• _Page_
________________________________________

Home : About GAB : Corporate Governance : Board of Directors

The Board of Directors (the Board) of Guinness Anchor Berhad (GAB or the Company) is committed to ensuring that high standards of business ethics and corporate governance are practised throughout the Group through the implementation of effective policies and adoption of good governance practices. The Company adheres to the principles of good corporate governance which has helped in contributing towards the achievement of the Group’s strategic goals and values in business. This has led the Group to achieve long term sustainable financial performance and growth.

The principles adopted by the Company are in accordance with the principles and practices stipulated in the Malaysian Code on Corporate Governance (Revised 2007) (the Code) and the Malaysian International Chamber of Commerce and Industry’s (MICCI) Ethics Charter (the Ethics Charter). The Code sets out the principles and best practices on structures and processes that companies may use in their operations towards achieving the optimal governance framework and the Ethics Charter is a standard guide that calls for MICCI member companies to pursue their corporate and business interests with VIGOUR, which represents the business values of Value Creation, Integrity, Governance, Obligation, Understanding and Responsibility.

The Company’s commitment and efforts in sustaining high standards of corporate governance is proven by the following accolades received by the Company:

(i)Malaysian Corporate Governance Index 2010 Awards received from the Minority Shareholder Watchdog Group:
  • Distinction Award for scoring A+ in the overall Malaysian CG Scores
  • Most Improved Company Award for significant improvement in CG Scores ranking from 94th in 2009 to 9th in 2010
(ii)The StarBiz-ICR Malaysia Corporate Responsibility Awards 2010
  • Shortlisted as Top 25 for companies above RM1 billion market capitalisation and won in the Community category
(iii) KPMG / The Edge Shareholder Value Awards 2010
  • One of the Top 10 public listed companies with the highest economic profit over invested capital
(iv)The Edge Billion Ringgit Club Corporate Award 2010
  • One of the Top 5 most profitable companies with highest return on equity in consumer products sector
  • One of the Top 10 CSR companies
(v) The Malaysian Business Ethics Excellence Award presented by the Ministry of Domestic Trade & Consumer Affairs in 2008

The Board is pleased to report the Company’s application of the underlying principles set out in the Malaysian Code on Corporate Governance (Revised 2007) (the Code) and the extent to which the Company has complied with the Code throughout the financial year ended 30 June 2011.

________________________________________

• _Provided data_

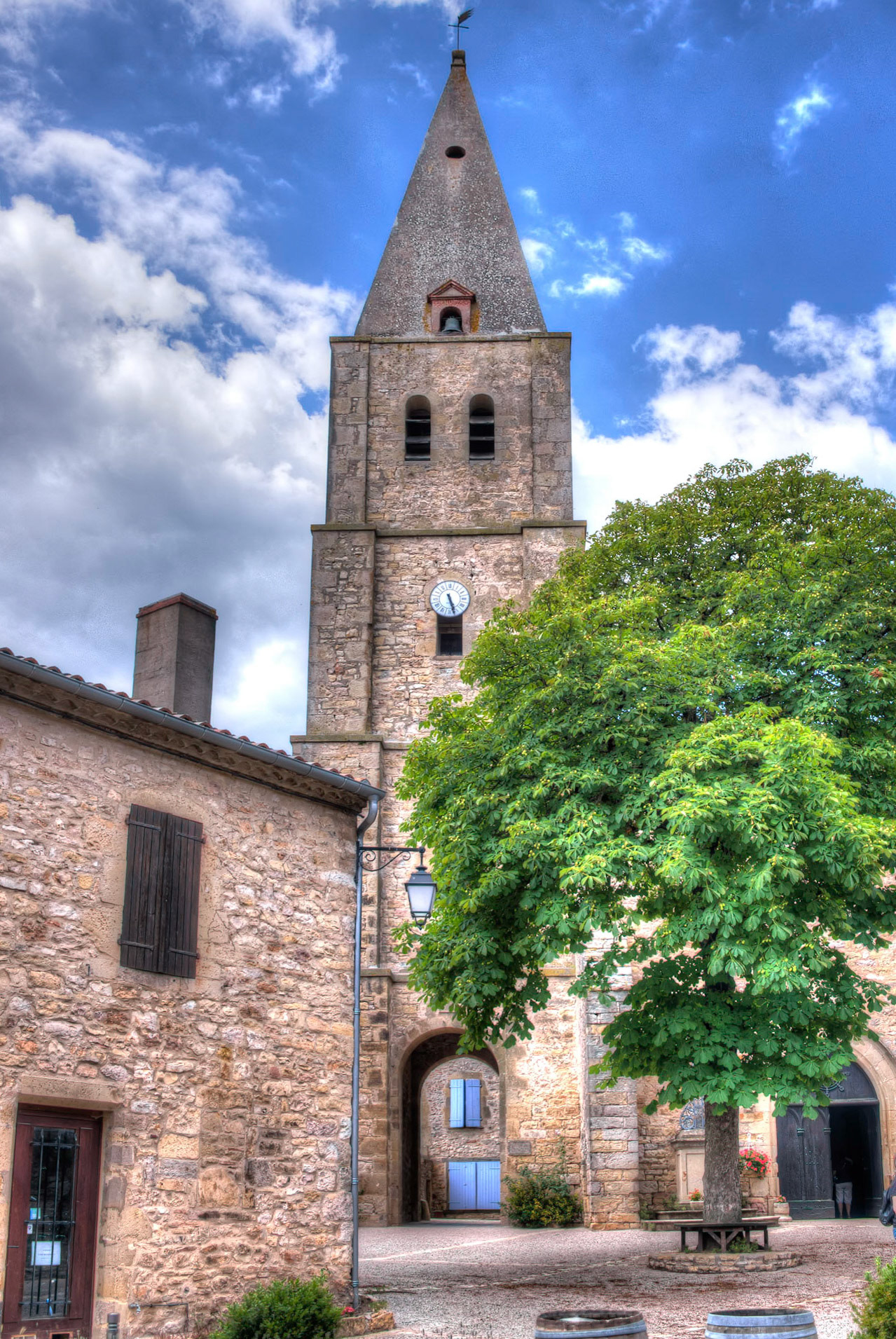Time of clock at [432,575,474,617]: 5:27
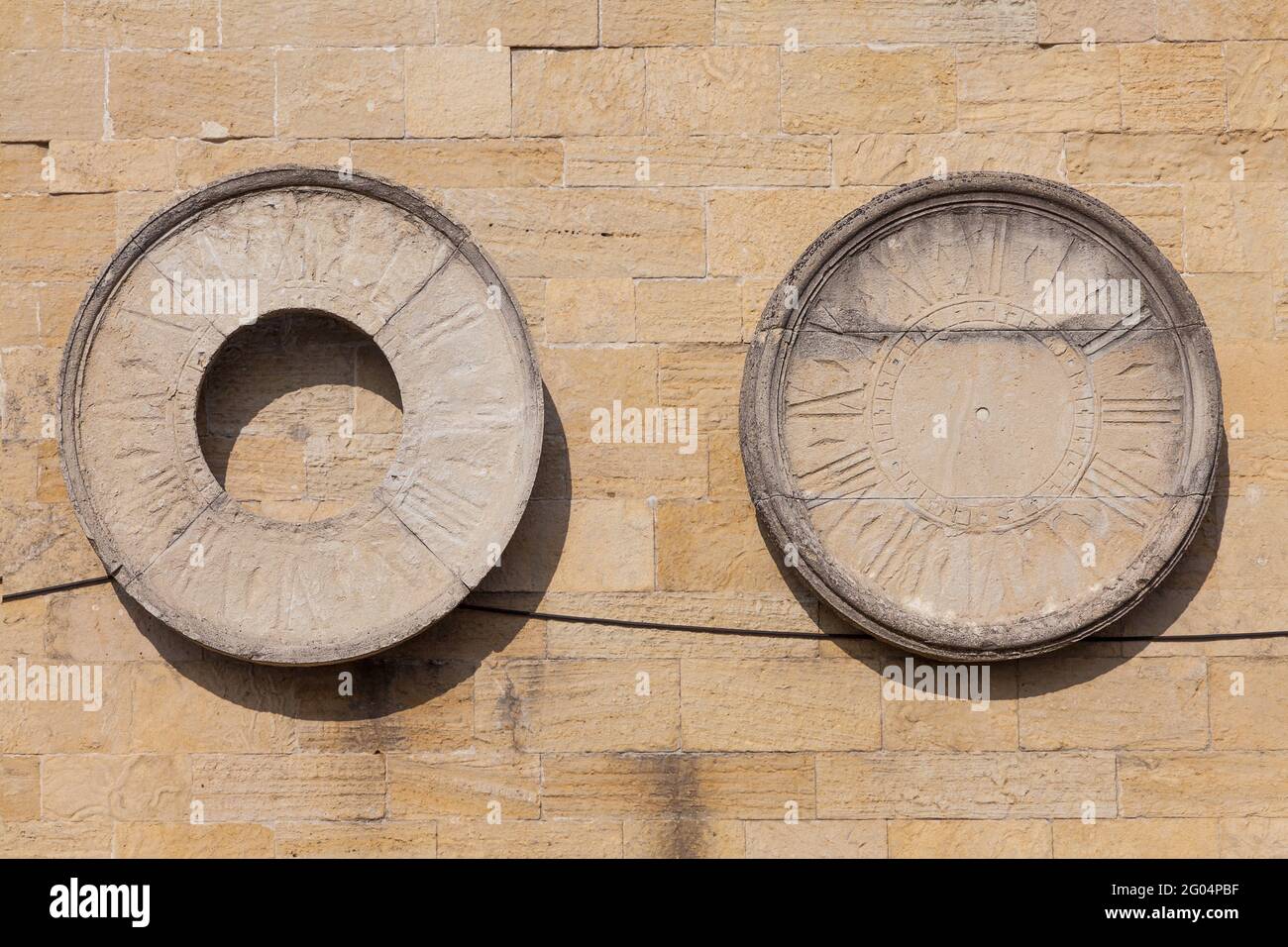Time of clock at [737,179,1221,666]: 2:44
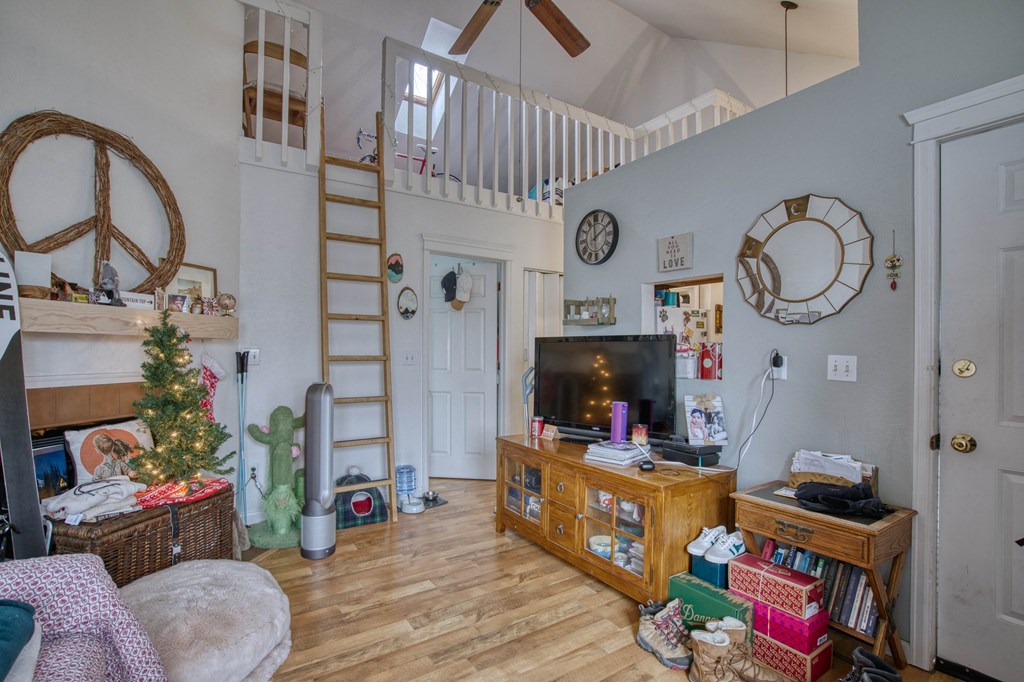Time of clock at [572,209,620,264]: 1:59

________________________________________

• _Jobs_
1. Copy word for word the stretch of the corporate governance statement from "The Board of" through "performance and growth.".
2. According to the corporate governance statement, how did the Company's CG Scores ranking change between 2009 and 2010?
3. Carry the corporate governance statement forward from its last sentence.

• _Expected responses_
1.
The Board of Directors (the Board) of Guinness Anchor Berhad (GAB or the Company) is committed to ensuring that high standards of business ethics and corporate governance are practised throughout the Group through the implementation of effective policies and adoption of good governance practices. The Company adheres to the principles of good corporate governance which has helped in contributing towards the achievement of the Group’s strategic goals and values in business. This has led the Group to achieve long term sustainable financial performance and growth.

2. It improved from 94th in 2009 to 9th in 2010.

3.
The Board  

The Group is led by an effective Board which comprises members of high calibre from a diverse blend of professional backgrounds with extensive business and financial experience, skills and expertise, supported by Independent Directors who are able to bring independent judgement on issues of strategy, performance, resources and standards of conduct. A brief profile of each Board member is presented on pages 58 to 63 of this Annual Report.

The Board has formal terms of reference to guide the Directors in the discharge of their responsibility. The Board has the overall responsibility in leading and determining the Group's strategic direction. It provides an effective oversight of the conduct of the Group’s businesses, ensuring an appropriate control system is in place as well as regularly reviewing such system to ensure its adequacy and integrity.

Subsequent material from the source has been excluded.